Southern African countries are pushing for the lifting of a global ban on sales of ivory in a bid to address human-wildlife conflict caused by bigger herds.
Leaders from six countries in the region who attended a summit in Botswana on Tuesday resolved to lobby the Convention on International Trade in Endangered Species of Fauna and Flora (CITES) to lift the embargo.
They are advocating for the relaxation of the trade ban to a strictly-controlled form of business.
Zimbabwe will next month host the inaugural African Union/United Nations Wildlife summit which the countries that are part of the Kavango-Zambezi Transfrontier Conservation Area (KAZA TFCA) want to use to mobilise support for an end to the 30 year-old ban on ivory trade.
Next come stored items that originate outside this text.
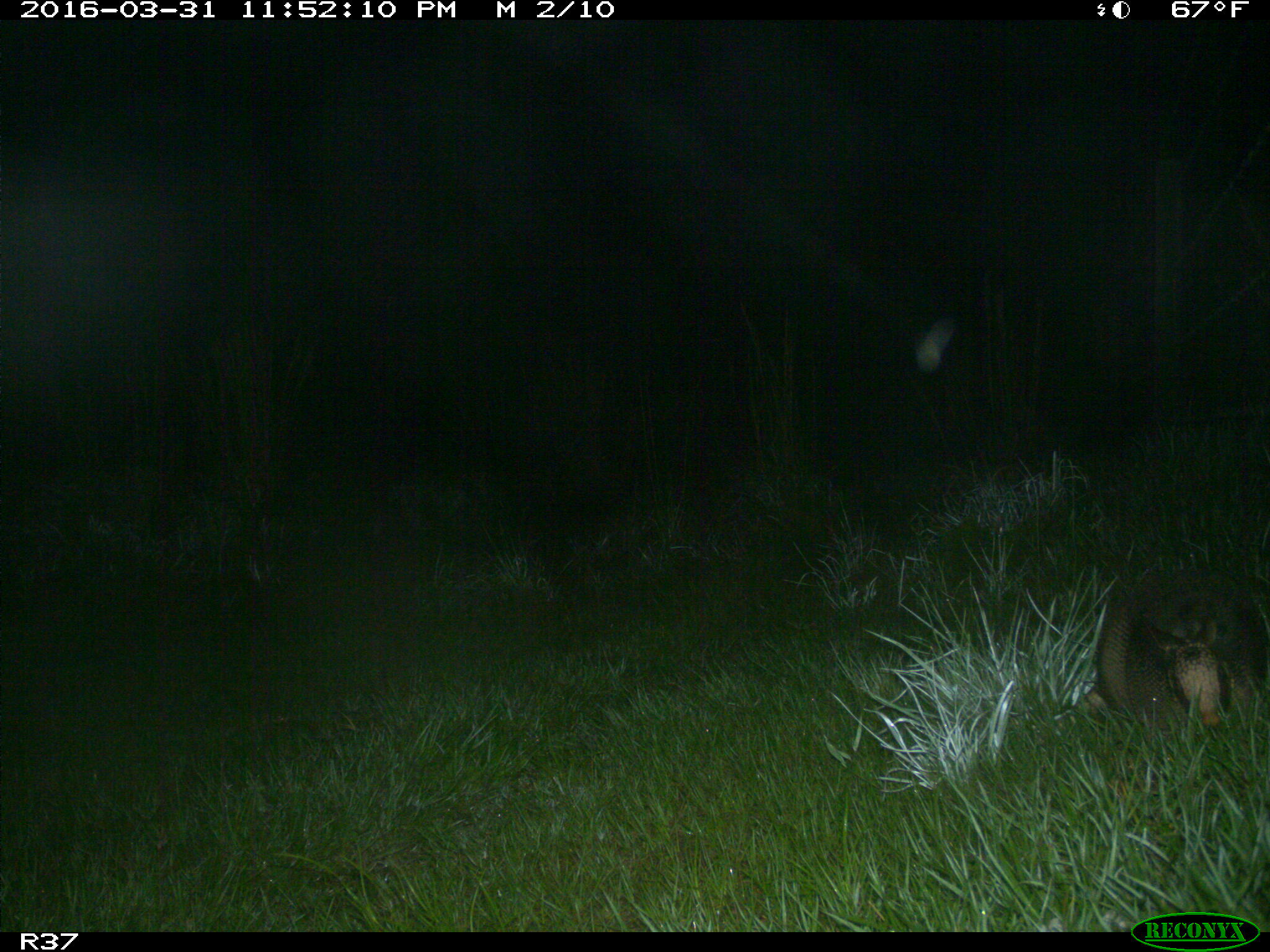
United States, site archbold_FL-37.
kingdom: Animalia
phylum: Chordata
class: Mammalia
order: Cingulata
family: Dasypodidae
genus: Dasypus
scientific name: Dasypus novemcinctus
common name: nine-banded armadillo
Zimbabwe President Emmerson Mnangagwa told the summit the CITES’ “one size fits all “policy on ivory trade must be rejected by African countries.
He said the countries namely Angola, Botswana, Namibia, South Africa, Zambia and Zimbabwe are saddled with huge stockpiles of ivory, which they want to sell to raise funds for conservation and anti-poaching programmes.
“As we approach CITES let us resolutely affirm our collective position on sustainable elephant conservation management,” he said.
“Let us boldly speak with one voice, in the best interest of our communities.
“This one-size fits-all banning of everything under CITES disregarding the good efforts and investments by our respective governments is neither sustainable nor desirable,” Mr Mnangagwa said.
The next Cites meeting will be held in Colombo, Sri Lanka in October this year after it was pushed from the initial May 23 date following last month's Easter Sunday bombings that killed 257 people.
Southern Africa's position on controlled trade in ivory has often been at loggerheads with that in other African countries led by Kenya which fear that in the absence of reliable tracking systems, it would open doors to poaching and illegal trade in other countries.
Kenya has on a number of occasions burned its ivory stockpile in symbolic display of its opposition to such trade.
China, which has traditionally been the key market for trade in ivory, its products and other animal trophies also banned trade in them in January last year.
Despite the ban, however, China’s customs administration said last month it seized more than 500 tonnes of smuggled endangered animal and plant products in 2019 alone, including 8.48 tonnes of ivory.
In the seizures were 2,748 smuggled ivory tusks - weighing 7.48 tonnes - in March, the largest smuggling cases the country has seen so far this year.
According to China's General Administration of Customs’ (GACC) anti-smuggling department director Sun Zhijie pangolin scales, rhinoceros horns, totoaba swim bladders and parrot eggs.
That illegal activities evident in the seizures, including across ports in Africa, continues with the ban has raised questions on what would happen under a relaxed regime.
This does not, however, negate Southern Africa concerns on the reality of increasing human-wildlife conflict as settlement encroaches on conservation areas with population pressure.
Botswana Environment and Tourism minister Kitso Mokaila said the rising number of elephants was now a threat to farming activities.
‘People lose lives, crops and agricultural infrastructure and other property, which are destroyed by elephants,” Mr Mokaila said in a speech ahead of the summit.
“This cannot be tolerated and it will be a failure on our part if we don’t address this state of affairs.”
Mr Mokaila said Western media African countries always invited a “backlash” fuelled by Western media whenever they tried to control their elephant populations.
“It is my fervent desire that we continue to speak with one voice when it comes to our regional elephants,” he said.
“It is evident that our arguments for sustainable utilisation of our wildlife resources, which we have in abundance, are being countered on multiple fronts.”
The KAZA range, which combines national parks in Angola, Botswana, Namibia, Zimbabwe and Zambia is home to 415 428 elephants, three quarters of the jumbos found in Africa.
Botswana alone has a population of more than 130,000 elephants and four years ago the country imposed a ban on hunting of the animals.
It is having second thoughts in favour of the position in South Africa, Namibia, Zambia and Zimbabwe which only allow elephant hunting to support conservation efforts.
Mr Mnangagwa said southern African countries must be rewarded for their successful elephant conservation methods.
“Elephants are arguably a symbol of success in conservation strategies in our region and a key draw card to our tourism industry,” he told delegates at the summit.
“The savannah elephants, which are predominantly found in Southern Africa, constitute approximately 50 per cent of the continent’s elephant species.
“This bears testimony to our region’s success in championing sustainable conservation programmes that are expanding the elephant habitat.”
A report by the Monitoring of Illegal Killing of Elephants revealed that Africa recorded the highest levels of elephant poaching in 2011.
The illegal hunting of elephants peaked between 2012 and 2013 but poaching has been on the decline.
African elephants continue to live outside protected areas, which exposes them to poaching and an increase in cases of human-wildlife, the report said.